Why Dystopian Writers Bring Up The Worst of Our Past

Updated: Mar 11

If you've read more than a few dystopian fiction books, you may have noticed something. Dystopian fiction writers often bring up the worst actions of our past and let it define their future worlds.

I get it. I did it, too. But that's for a future blog post.

I'd like to delve into the why behind the dystopian genre.

But first, some examples from books available now.

Red Rising by Pierce Brown centers on Darrow, a "Red" who transforms through the miracles of future modern medicine into a supernatural Gold, to dismantle an unjust cast system. The Reds are the impoverished, enslaved under-class mining the depths of Mars so that the upper classes, the "Golds" can live comfortable lives. The Gold class restricts the Red class's movements, access to the truth, economic resources, and ability to make their own decisions as a community.

Primitives by Eric Krauss, while set on the Earth, is positively other-worldly. The "primitives" are people who survived a deadly plague only for their minds to devolve into that of an animal, to the point of cannibalism and Neanderthal language and skill sets. A select few of the infected either had natural immunity or had taken a secret vaccine developed by the madman who released the plague. Seth and Sarah unravel the truth of the situation and discover they can heal the minds of the primitives. Of course, they have to battle the madman who set the Earth's cleansing into motion to accomplish their goal.

The Seclusion by Jacqui Castle features ruthless dictators, high walls separating the "privileged" with the outsiders, control over movement and a program to exterminate those who think creatively. Of course, all of this governmental badness resulted from rising sea levels, dwindling natural resources, and rampant pollution.

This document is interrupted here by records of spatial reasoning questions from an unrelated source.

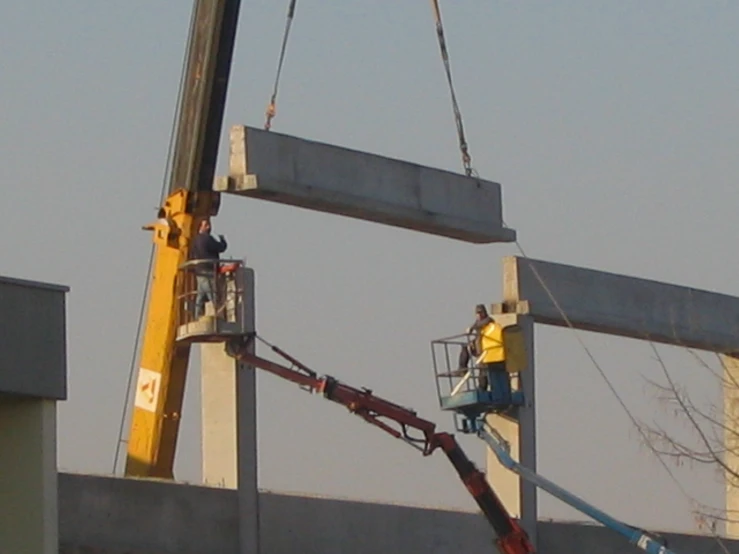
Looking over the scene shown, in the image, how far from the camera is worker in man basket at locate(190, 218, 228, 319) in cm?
2480

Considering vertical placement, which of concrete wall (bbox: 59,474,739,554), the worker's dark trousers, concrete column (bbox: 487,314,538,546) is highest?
the worker's dark trousers

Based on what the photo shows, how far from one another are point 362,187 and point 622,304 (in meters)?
5.11

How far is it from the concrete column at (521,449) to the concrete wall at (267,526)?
0.46 m

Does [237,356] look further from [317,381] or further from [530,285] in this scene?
[530,285]

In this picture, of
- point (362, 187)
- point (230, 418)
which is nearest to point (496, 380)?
point (362, 187)

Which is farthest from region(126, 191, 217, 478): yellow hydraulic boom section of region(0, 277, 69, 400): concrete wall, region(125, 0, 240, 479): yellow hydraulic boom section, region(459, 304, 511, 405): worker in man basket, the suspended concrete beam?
region(0, 277, 69, 400): concrete wall

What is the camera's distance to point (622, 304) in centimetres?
2895

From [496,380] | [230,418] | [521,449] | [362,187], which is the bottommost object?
[521,449]

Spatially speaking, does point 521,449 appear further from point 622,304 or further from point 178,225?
point 178,225

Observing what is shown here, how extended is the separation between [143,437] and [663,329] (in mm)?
7859

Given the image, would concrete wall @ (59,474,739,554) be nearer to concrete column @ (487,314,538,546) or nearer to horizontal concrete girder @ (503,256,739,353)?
concrete column @ (487,314,538,546)

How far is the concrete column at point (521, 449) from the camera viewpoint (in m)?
26.9

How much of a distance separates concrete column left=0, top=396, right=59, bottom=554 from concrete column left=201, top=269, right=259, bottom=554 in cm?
465

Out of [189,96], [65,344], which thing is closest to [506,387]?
[189,96]
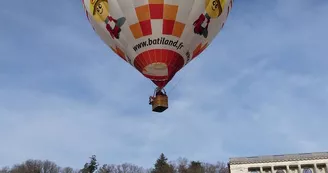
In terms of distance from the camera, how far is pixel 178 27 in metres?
19.9

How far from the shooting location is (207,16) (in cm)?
2045

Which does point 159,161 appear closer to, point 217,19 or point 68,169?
point 68,169

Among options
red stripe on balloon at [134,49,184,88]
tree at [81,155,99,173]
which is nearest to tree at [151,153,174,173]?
tree at [81,155,99,173]

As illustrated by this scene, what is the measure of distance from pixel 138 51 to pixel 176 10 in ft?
8.65

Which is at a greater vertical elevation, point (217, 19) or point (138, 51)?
point (217, 19)

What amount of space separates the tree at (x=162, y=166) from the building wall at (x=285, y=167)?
26795mm

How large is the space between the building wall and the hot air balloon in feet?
179

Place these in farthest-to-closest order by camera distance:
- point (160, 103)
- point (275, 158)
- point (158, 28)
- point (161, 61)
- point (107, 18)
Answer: point (275, 158) → point (107, 18) → point (161, 61) → point (160, 103) → point (158, 28)

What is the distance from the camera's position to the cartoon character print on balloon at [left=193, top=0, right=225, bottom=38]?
20.2 m

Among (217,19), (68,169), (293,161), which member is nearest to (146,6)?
(217,19)

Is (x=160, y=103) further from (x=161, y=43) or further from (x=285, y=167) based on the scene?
(x=285, y=167)

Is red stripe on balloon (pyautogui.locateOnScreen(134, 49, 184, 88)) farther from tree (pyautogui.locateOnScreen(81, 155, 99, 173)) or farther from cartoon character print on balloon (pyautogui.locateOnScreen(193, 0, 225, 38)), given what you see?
tree (pyautogui.locateOnScreen(81, 155, 99, 173))

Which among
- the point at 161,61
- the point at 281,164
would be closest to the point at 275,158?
the point at 281,164

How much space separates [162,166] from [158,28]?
8097cm
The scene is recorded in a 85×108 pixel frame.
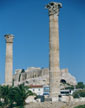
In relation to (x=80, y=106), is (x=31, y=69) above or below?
above

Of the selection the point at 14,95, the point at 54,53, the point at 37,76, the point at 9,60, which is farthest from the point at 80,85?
the point at 54,53

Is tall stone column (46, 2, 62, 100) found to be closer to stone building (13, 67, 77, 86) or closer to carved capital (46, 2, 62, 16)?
carved capital (46, 2, 62, 16)

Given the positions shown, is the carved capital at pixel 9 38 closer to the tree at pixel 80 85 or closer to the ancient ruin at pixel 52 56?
the ancient ruin at pixel 52 56

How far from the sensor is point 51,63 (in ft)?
104

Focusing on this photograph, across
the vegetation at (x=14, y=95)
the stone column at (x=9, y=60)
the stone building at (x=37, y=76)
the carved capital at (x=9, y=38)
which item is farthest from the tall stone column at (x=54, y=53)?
the stone building at (x=37, y=76)

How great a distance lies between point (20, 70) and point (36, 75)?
27.7 ft

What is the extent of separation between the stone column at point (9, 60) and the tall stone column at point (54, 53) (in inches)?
448

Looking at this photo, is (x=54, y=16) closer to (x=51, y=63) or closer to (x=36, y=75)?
(x=51, y=63)

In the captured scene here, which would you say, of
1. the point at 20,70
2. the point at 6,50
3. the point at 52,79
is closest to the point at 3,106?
the point at 52,79

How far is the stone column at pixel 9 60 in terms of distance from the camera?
4141 cm

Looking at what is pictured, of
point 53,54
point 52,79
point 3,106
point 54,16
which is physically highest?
point 54,16

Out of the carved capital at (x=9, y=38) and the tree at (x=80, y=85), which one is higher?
the carved capital at (x=9, y=38)

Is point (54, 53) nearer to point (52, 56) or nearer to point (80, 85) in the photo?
point (52, 56)

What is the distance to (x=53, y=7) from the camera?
108ft
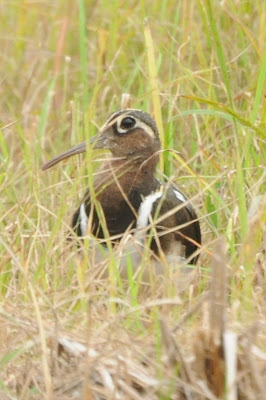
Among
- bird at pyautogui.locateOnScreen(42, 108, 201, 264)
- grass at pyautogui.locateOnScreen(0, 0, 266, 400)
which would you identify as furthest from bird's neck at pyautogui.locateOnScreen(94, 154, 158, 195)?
grass at pyautogui.locateOnScreen(0, 0, 266, 400)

The common thread through all dystopian novels is evil taken to its logical conclusion.

It's classism in Red Rising. In Primitives, it's privilege and possibly a commentary on scientific advances outside of ethical constraints. Castle's primary target in Seclusion is government corruption and our poor treatment of the Earth.

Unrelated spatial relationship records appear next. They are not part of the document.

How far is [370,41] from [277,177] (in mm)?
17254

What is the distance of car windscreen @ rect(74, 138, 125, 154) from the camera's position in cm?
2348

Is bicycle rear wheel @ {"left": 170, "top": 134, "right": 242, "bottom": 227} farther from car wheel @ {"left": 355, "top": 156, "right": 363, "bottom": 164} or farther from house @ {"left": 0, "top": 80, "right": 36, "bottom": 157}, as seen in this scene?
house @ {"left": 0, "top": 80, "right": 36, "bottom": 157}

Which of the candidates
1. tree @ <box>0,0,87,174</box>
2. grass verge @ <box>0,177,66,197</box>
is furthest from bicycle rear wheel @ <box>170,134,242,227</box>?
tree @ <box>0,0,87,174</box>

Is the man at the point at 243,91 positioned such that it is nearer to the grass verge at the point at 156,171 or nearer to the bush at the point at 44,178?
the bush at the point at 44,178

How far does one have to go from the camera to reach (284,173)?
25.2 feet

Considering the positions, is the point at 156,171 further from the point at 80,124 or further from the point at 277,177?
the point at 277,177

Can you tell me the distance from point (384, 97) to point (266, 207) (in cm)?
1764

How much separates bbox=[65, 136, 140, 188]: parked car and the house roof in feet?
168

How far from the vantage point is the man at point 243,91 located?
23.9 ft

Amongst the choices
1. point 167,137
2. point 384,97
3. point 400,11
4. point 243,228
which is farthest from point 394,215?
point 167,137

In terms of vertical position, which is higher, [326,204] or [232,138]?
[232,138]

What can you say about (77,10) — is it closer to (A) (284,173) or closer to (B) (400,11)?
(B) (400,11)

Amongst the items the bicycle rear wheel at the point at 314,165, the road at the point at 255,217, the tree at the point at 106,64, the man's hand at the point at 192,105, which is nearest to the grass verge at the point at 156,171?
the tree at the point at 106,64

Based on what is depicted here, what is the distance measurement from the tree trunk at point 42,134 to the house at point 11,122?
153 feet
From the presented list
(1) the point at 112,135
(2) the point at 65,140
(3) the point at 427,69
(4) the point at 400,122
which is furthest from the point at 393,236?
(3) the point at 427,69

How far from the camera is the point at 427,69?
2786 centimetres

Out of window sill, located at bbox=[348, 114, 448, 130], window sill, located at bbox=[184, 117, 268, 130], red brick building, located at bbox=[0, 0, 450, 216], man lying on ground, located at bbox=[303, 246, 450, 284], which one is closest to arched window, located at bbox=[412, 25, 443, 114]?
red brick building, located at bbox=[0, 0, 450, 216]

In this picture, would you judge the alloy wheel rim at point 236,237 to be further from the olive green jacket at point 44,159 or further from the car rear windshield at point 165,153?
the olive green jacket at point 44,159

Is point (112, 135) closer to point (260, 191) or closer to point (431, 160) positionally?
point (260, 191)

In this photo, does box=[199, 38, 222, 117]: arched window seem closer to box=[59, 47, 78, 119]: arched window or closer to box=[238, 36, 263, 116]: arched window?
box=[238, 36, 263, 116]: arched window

Obviously, none of these authors, or other dystopian writers, want our worlds to remain as they are on page one. The hope of the dystopian genre is in societal change, in how ordinary men and women take on the evil in their world, and in the story of life transformation of our heroes and heroines.

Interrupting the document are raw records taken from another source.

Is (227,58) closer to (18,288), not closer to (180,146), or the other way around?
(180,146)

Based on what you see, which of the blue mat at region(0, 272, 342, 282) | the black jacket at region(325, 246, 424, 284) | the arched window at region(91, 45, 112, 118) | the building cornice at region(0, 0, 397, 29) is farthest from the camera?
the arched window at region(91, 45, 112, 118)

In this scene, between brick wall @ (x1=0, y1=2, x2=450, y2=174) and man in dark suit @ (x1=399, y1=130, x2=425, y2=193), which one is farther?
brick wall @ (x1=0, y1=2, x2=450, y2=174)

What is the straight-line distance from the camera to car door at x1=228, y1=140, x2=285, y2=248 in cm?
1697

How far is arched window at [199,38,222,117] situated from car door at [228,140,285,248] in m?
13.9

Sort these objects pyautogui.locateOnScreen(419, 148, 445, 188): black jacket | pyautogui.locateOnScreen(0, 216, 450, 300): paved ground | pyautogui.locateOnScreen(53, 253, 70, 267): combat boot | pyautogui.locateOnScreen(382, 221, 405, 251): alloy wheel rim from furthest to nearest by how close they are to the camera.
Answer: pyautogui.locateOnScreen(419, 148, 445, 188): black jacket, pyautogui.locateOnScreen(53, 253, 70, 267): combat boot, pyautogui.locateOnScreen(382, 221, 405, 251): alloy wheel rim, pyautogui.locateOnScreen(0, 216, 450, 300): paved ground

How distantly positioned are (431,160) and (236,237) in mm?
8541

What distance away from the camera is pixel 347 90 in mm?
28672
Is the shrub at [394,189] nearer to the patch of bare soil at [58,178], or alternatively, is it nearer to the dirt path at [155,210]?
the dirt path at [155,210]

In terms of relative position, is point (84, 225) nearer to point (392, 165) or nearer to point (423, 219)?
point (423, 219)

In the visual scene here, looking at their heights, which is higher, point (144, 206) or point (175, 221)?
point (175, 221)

The fun is in the story's journey and explains why dystopian is a popular genre.

But dystopian isn't only fun and games. These authors see something alarming in our current world and issue a warning for us through their stories.

If we don't apply the lessons which our favorite characters learn, we could end up in their same "page one" place.

We keep making the same mistakes, despite loathing certain events from our history.

And that is why authors continue to write dystopian literature.